_SUPPLIED RECORDS_.
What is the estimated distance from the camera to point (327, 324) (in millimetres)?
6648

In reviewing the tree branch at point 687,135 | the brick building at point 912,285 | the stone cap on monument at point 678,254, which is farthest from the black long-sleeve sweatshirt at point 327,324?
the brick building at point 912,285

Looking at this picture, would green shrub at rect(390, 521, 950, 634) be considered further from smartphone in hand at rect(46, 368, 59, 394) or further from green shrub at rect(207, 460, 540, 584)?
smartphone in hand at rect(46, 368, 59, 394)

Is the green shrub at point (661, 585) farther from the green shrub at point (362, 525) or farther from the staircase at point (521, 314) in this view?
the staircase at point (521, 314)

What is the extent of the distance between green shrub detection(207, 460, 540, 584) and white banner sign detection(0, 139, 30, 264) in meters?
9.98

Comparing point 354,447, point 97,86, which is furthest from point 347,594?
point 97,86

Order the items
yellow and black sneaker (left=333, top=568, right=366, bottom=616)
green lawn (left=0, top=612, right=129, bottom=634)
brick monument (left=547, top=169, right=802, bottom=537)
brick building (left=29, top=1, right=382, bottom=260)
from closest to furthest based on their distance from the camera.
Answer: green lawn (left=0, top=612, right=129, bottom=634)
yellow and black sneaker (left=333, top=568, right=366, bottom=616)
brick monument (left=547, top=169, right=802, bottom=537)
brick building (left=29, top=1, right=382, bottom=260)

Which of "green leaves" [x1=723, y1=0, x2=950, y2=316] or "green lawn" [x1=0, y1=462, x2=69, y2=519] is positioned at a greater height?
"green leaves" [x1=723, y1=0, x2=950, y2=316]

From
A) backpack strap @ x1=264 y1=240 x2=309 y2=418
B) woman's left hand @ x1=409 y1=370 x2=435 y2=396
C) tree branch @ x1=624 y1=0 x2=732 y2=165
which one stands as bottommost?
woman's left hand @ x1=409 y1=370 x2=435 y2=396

_WRITTEN REQUEST_. Write the complete data out, exactly as above.

_ANSWER IN FULL_.
What is the estimated distance from the camera to point (327, 324) (in millimetres)?
6648

In reviewing the tree branch at point 687,135 | the brick building at point 912,285 | the stone cap on monument at point 678,254, which is farthest from the black long-sleeve sweatshirt at point 327,324?
the brick building at point 912,285

Looking at this picture, would green shrub at rect(390, 521, 950, 634) be considered further from smartphone in hand at rect(46, 368, 59, 394) or further from green shrub at rect(207, 460, 540, 584)?
smartphone in hand at rect(46, 368, 59, 394)

Is the green shrub at point (661, 585) farther from the green shrub at point (362, 525) or farther from the staircase at point (521, 314) in this view?
the staircase at point (521, 314)

What is the extent of the distance between green shrub detection(207, 460, 540, 584) and white banner sign detection(0, 139, 30, 264) in meters?
9.98

Comparing point 354,447, point 97,86, which is furthest from point 347,594?
point 97,86

Order the items
yellow and black sneaker (left=333, top=568, right=366, bottom=616)
green lawn (left=0, top=612, right=129, bottom=634)
brick monument (left=547, top=169, right=802, bottom=537)
brick building (left=29, top=1, right=382, bottom=260)
from closest to furthest based on their distance from the camera.
Answer: green lawn (left=0, top=612, right=129, bottom=634)
yellow and black sneaker (left=333, top=568, right=366, bottom=616)
brick monument (left=547, top=169, right=802, bottom=537)
brick building (left=29, top=1, right=382, bottom=260)

Which of "green leaves" [x1=723, y1=0, x2=950, y2=316] or "green lawn" [x1=0, y1=462, x2=69, y2=519] is positioned at a greater height?
"green leaves" [x1=723, y1=0, x2=950, y2=316]

From
A) backpack strap @ x1=264 y1=240 x2=309 y2=418
B) woman's left hand @ x1=409 y1=370 x2=435 y2=396
C) tree branch @ x1=624 y1=0 x2=732 y2=165
which one stands as bottommost?
woman's left hand @ x1=409 y1=370 x2=435 y2=396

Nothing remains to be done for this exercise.